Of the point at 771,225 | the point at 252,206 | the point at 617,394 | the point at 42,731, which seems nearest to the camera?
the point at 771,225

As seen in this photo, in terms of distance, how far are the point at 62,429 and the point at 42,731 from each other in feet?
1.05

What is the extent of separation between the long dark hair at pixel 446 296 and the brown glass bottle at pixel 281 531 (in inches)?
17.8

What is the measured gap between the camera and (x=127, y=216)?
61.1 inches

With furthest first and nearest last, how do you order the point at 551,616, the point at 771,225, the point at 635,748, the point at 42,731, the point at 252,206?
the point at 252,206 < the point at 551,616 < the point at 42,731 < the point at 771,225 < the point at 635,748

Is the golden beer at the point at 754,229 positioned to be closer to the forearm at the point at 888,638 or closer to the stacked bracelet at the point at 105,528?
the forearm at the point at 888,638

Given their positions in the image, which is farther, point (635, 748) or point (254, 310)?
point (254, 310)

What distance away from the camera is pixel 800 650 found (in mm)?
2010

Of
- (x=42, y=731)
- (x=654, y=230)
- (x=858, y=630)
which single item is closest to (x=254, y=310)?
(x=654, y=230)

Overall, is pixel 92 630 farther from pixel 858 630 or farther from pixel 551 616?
****************************************
Stated task =
Repeat the records above exactly.

Output =
Of the point at 771,225 | the point at 252,206 | the point at 617,394 | the point at 42,731, which seems nearest to the camera?
the point at 771,225

As seen in this photo, in terms of distance, how far are the point at 62,429 and the point at 42,731 from each other in feet?
1.05

What is the extent of separation between the long dark hair at pixel 446 296 and the brown glass bottle at pixel 281 531 (in inches)?
17.8

What is the measured gap between the camera and (x=127, y=216)?
61.1 inches

With furthest first and nearest last, how do you order the point at 551,616, the point at 771,225, the point at 635,748, the point at 42,731, the point at 252,206?
the point at 252,206 < the point at 551,616 < the point at 42,731 < the point at 771,225 < the point at 635,748

Is the golden beer at the point at 754,229 positioned to be closer to the forearm at the point at 888,638 or closer to the stacked bracelet at the point at 105,528?
the forearm at the point at 888,638

Given their positions in the image, which is farther, point (635, 748) or point (254, 310)?
point (254, 310)

What distance away from the camera is pixel 800 650 found (in mm)?
2010

Of
- (x=42, y=731)
- (x=654, y=230)
- (x=858, y=630)
which single item is closest to (x=254, y=310)?
(x=654, y=230)

Overall, is pixel 92 630 farther from pixel 858 630 or farther from pixel 551 616?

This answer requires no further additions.